Content starts

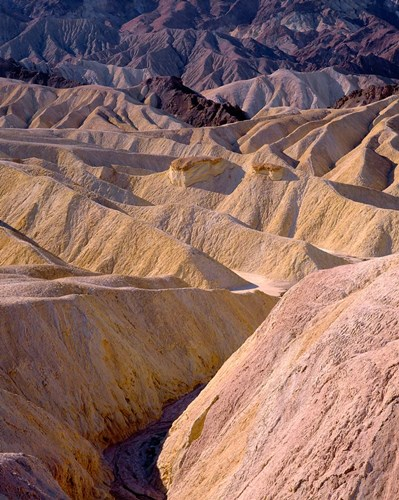 California, Death Valley NP, At Zabriskie Point art print by John Barger / DanitaDelimont for $70.00 CAD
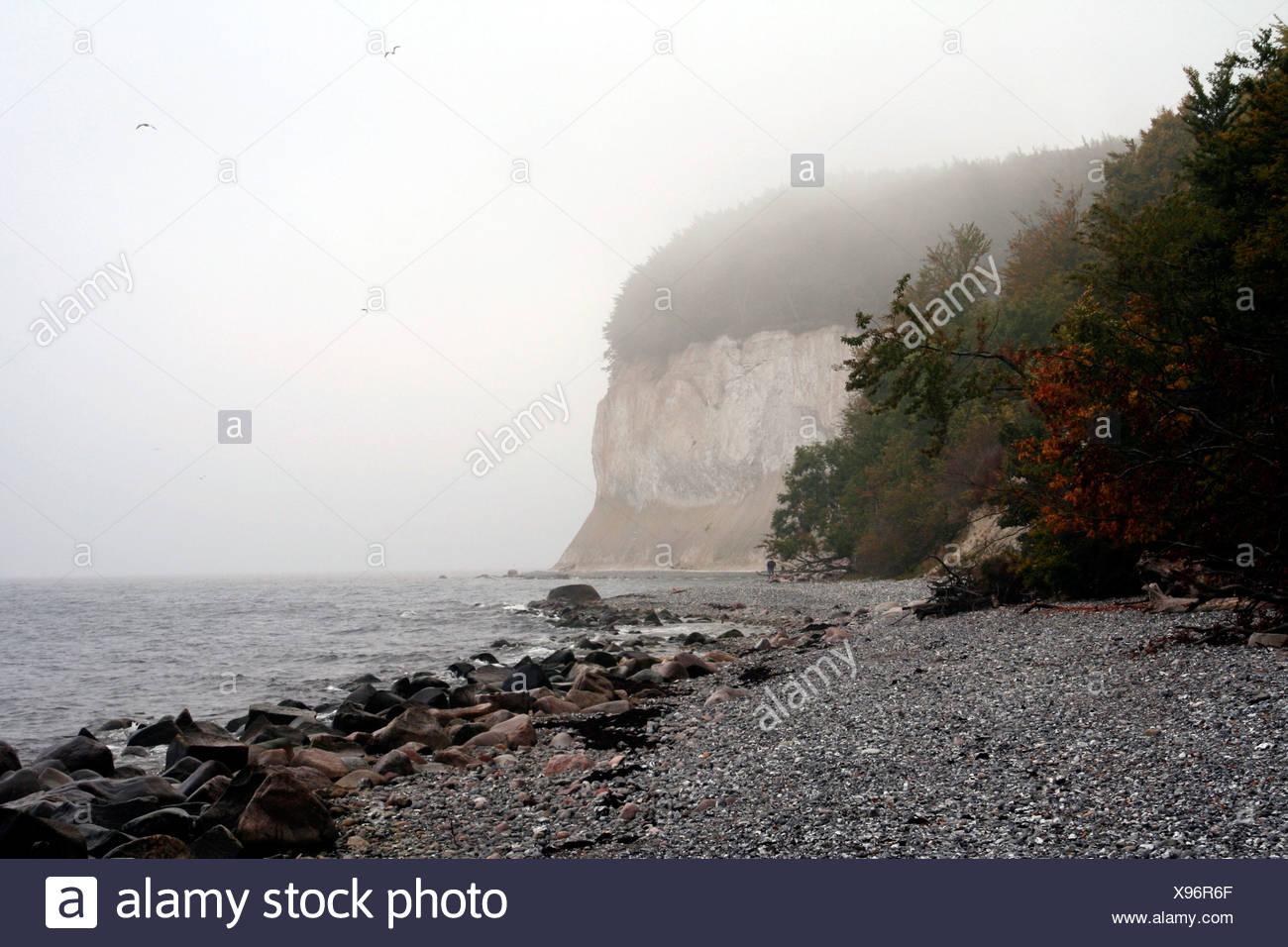Ruegen Island, Kreidekueste, Chalk Coast, Mecklenburg-Western Pomerania, Germany, Europe Stock Photo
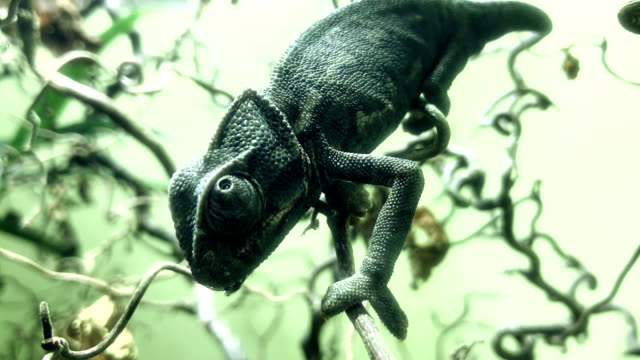 chameleon looking all around - choice stock videos & royalty-free footage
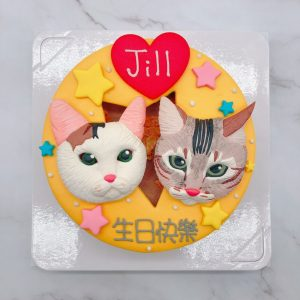 台北貓咪生日蛋糕推薦,寵物造型蛋糕宅配訂購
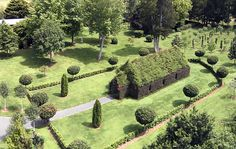 Extraordinary living Tree Church in New Zealand seats 100 people
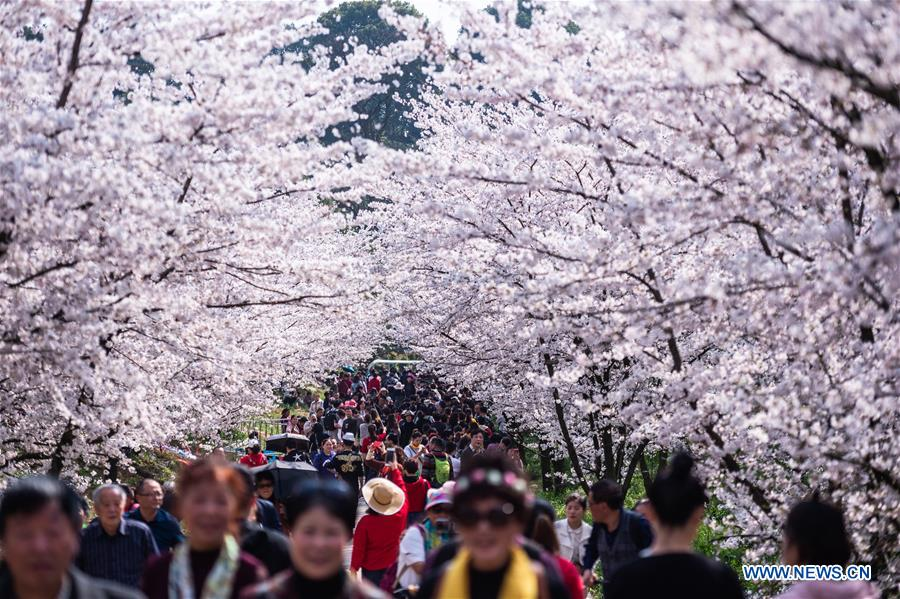 Blooming cherry blossoms in Gui'an New Area of southwest China's Guizhou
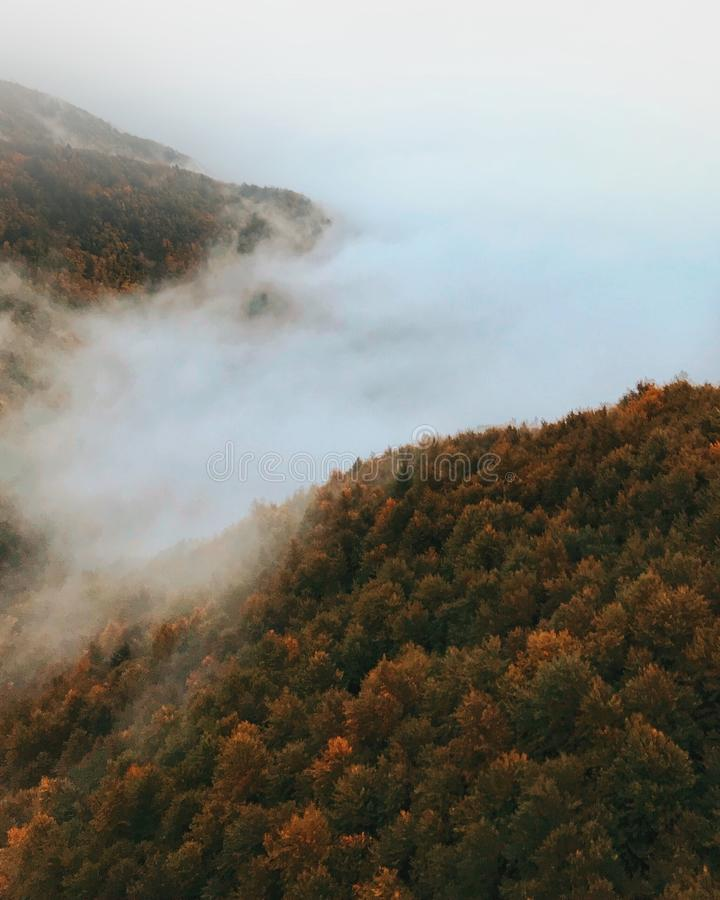 Bird's Eye Photography of Foggy Forest royalty free stock photography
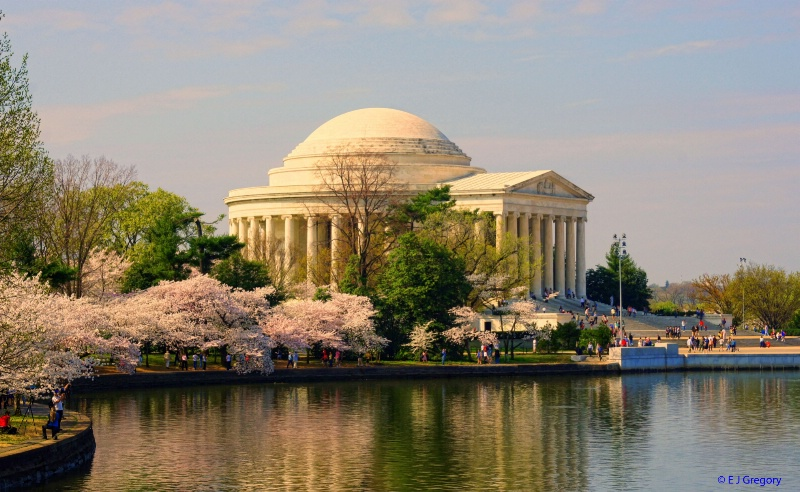Spring at the Tidal Basin - ID: 12843764 © Eloise Bartell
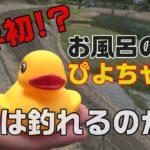 【バス釣り男】お風呂のアヒルを自作ルアー(羽根モノ)に魔改造して夏のブラックバスに挑む!!【トップウォーター?】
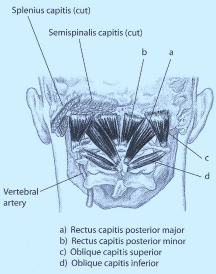 Posterior neck (deepest layer)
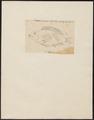 Diastodon speciosus - 1825 - Print - Iconographia Zoologica - Special Collections University of Amsterdam - UBA01 IZ13900203.tif
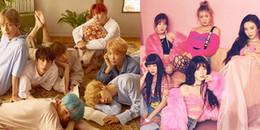 yan.vn - tin sao, ngôi sao - Giải thưởng âm nhạc hàn lâm danh giá nhất Hàn Quốc: BTS có nguy cơ trượt mất Daesang vì hai idol này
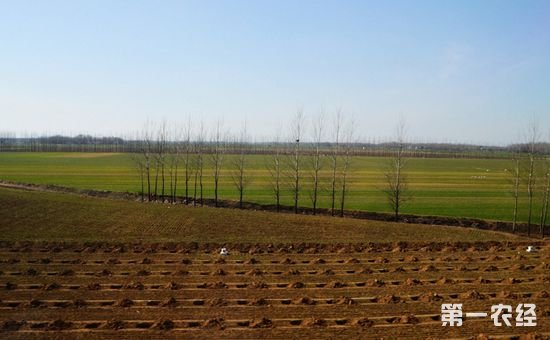 土地改革愈演愈烈 农村土地改革将向这些方面发展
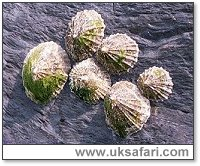 Limpets - Photo � Copyright 2000 Gary Bradley
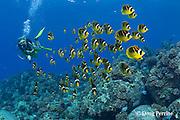 scuba diver observes school of racoon or raccoon butterflyfish, Chaetodon lunula, Honokohau, Kona, Big Island, Hawaii ( Central Pacific Ocean ), dive site called Eel Cove, near Kaiwi Point, MR 356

Content ends

Pictures do not belong in the copy. Repeat only the lines from the top of the records through the line containing "Ruegen Island, Kreidekueste, Chalk".

= TASK SOLUTION =
 California, Death Valley NP, At Zabriskie Point art print by John Barger / DanitaDelimont for $70.00 CAD
Ruegen Island, Kreidekueste, Chalk Coast, Mecklenburg-Western Pomerania, Germany, Europe Stock Photo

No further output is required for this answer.